• REQUIREMENT
Copy exactly the stretch of data below from the line with "phylum: Chordata" through the line with "common name: blue wildebeest", including both of those lines.

• MATERIAL FOR THE TASK
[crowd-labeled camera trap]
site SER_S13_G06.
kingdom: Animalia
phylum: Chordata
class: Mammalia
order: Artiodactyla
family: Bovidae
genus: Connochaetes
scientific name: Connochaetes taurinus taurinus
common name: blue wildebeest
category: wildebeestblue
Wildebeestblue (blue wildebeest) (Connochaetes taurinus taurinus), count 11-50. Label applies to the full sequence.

• FINISHED EXERCISE
phylum: Chordata
class: Mammalia
order: Artiodactyla
family: Bovidae
genus: Connochaetes
scientific name: Connochaetes taurinus taurinus
common name: blue wildebeest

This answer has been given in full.